Als Vollhybrid mit größerem Akku (1,4 kWh) fährt der Striker Hybrid 155 vor, der einen 109 PS starken 1,8-Liter-Benziner mit zwei Elektromotoren kombiniert. Zur 36 kW (49 PS) starken E-Maschine, die das Auto auch alleine antreiben kann, kommt ein Startergenerator hinzu. Das bekannte Multi-Mode-Getriebe mit zwei Übersetzungen für den Elektro-Betrieb und vier Gängen für das Fahren mit dem Benziner ist serienmäßig.

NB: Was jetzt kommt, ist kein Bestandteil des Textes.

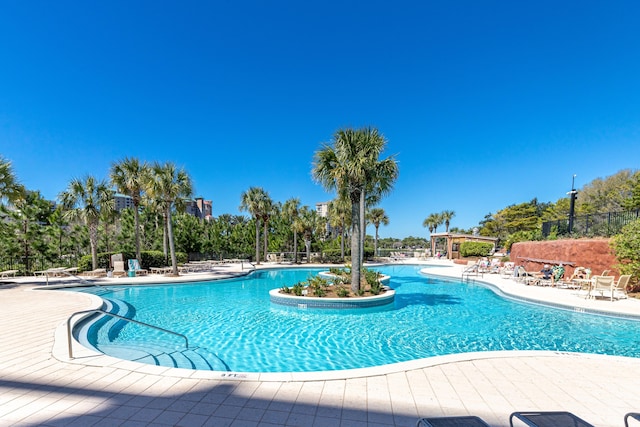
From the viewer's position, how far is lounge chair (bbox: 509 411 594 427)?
2.09 meters

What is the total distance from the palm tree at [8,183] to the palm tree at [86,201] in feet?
13.5

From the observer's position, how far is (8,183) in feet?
42.1

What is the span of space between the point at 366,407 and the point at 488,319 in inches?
290

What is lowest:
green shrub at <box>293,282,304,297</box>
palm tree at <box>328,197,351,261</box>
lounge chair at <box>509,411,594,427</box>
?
green shrub at <box>293,282,304,297</box>

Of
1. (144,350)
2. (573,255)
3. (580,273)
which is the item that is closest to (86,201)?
(144,350)

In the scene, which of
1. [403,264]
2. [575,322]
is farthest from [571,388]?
[403,264]

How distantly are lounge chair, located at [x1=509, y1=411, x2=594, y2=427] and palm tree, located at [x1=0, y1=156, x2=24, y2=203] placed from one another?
18.7 meters

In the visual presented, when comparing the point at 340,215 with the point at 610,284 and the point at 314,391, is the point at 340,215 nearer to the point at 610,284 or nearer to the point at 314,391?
the point at 610,284

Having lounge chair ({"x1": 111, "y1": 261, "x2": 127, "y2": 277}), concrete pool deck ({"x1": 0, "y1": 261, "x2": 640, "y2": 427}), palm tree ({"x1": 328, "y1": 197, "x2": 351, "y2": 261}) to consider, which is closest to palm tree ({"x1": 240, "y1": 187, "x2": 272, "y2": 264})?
palm tree ({"x1": 328, "y1": 197, "x2": 351, "y2": 261})

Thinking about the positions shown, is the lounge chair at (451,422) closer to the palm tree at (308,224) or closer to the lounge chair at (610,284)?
the lounge chair at (610,284)

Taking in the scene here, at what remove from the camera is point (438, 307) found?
1030 centimetres

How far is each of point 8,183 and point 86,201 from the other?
4.50 metres

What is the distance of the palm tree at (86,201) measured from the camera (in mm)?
17203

Mit Allradantrieb ist das Dacia Striker als Hybrid 150 4x4 zu haben. Hier wird der 140 PS starke Drezyliner-Benziner als 48V-Mildhybrid mit einer elektrifizierten Hinterachse kombiniert. Der E-Motor leistet 23 kW (31 PS) und serviert ein Drehmoment von 87 Newtonmetern. Mittels Zweiganggetriebe kann er vollständig entkoppelt werden, um die Effizienz bei höheren Geschwindigkeiten ab 140 km/h zu verbessern. Dieser Antriebsstrang ist seit einiger Zeit auch in den SUV-Modellen Duster und Bigster zu haben, der Striker startet jedoch ohne den zusätzlichen LPG-Tank.

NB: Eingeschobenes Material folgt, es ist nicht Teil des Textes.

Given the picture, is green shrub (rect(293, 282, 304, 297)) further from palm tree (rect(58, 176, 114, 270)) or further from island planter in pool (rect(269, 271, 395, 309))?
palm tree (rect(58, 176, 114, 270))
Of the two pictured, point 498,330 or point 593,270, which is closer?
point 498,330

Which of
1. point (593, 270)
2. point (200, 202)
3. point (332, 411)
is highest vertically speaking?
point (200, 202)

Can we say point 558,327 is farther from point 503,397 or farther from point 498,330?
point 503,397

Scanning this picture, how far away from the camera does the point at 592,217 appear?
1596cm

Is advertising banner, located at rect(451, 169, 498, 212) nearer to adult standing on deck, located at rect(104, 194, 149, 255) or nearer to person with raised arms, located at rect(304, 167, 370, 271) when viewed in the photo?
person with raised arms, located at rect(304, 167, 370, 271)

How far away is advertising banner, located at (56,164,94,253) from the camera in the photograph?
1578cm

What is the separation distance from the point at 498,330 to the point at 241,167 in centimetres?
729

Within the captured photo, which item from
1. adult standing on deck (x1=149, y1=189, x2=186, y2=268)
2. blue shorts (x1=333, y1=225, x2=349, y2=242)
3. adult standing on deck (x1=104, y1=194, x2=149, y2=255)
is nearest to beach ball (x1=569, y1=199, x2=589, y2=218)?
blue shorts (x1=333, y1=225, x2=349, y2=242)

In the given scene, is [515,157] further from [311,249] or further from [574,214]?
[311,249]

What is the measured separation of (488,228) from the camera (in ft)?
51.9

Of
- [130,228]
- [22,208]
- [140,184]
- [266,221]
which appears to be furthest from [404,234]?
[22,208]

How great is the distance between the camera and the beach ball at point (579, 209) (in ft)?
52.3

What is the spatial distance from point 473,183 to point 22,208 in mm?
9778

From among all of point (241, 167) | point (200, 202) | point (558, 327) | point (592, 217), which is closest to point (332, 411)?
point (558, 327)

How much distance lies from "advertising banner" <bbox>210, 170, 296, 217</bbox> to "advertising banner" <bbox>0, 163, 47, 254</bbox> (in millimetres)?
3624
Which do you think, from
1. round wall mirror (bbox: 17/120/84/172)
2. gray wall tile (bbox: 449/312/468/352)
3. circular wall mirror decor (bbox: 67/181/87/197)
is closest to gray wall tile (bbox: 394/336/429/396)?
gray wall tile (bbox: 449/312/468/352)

Den Dacia Striker wird es in drei Ausstattungslinien mit den Namen Expression, Journay und Extreme geben. Diese Sortierung des Programms zeigt den Anspruch, den Dacia bei der Ausweitung seiner Modellpalette mit größeren Autos hat. Die Essential geanannte Basis-Linie wird es für den Kombi nicht geben. Die Preise sind noch nicht bekannt. Der Dacia Striker Essential Mild Hybrid-G 140 soll ab unter 25.000 Euro kosten.
Fazit
Dacia Striker ist der Name des neuen Kombis, den die Renault-Tochter in diesem Jahr auf den Markt bringen wird. Er nutzt die CMF-B-Plattform, die auch die technische Basis für die anderen Modelle der Marke bis hin zum SUV Bigster ist. Stärkster Widersacher am Markt wird wohl der Skoda Octavia Combi, den der Dacia Striker beim Preis deutlich unterbieten wird. Für das Basismodell ist ein Einstieg bei unter 25.000 Euro geplant.